§ MATERIAL PROVIDED:

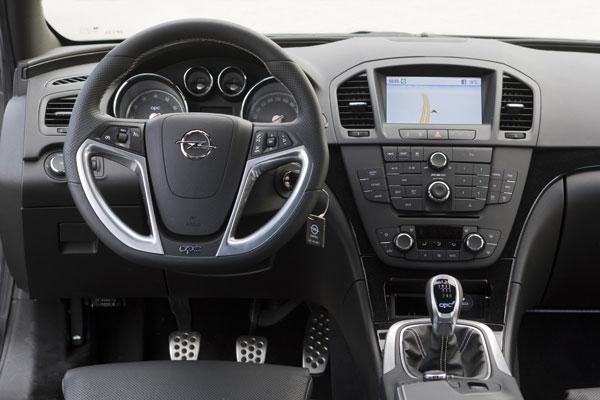 Opel Insignia OPC vs Audi S4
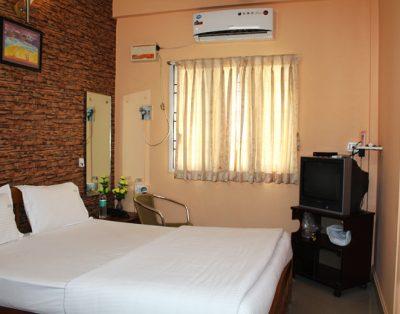 2 BHK Service Apartment in Kandanvhavdi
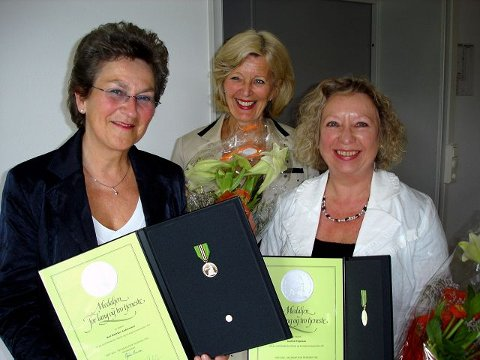 Aud Eli Thjømøe og Brit Bødtker Andreassen tildelt Norges Vels fortjeneste medalje for lang og tro tjeneste av Administrerende direktør ved Briskeby, Vigdis Lygren.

§ TASK ITEM: The listing above needs to be output again exactly. Don't include the pictures.

§ RESPONSE AREA:
 Opel Insignia OPC vs Audi S4
 2 BHK Service Apartment in Kandanvhavdi
 Aud Eli Thjømøe og Brit Bødtker Andreassen tildelt Norges Vels fortjeneste medalje for lang og tro tjeneste av Administrerende direktør ved Briskeby, Vigdis Lygren.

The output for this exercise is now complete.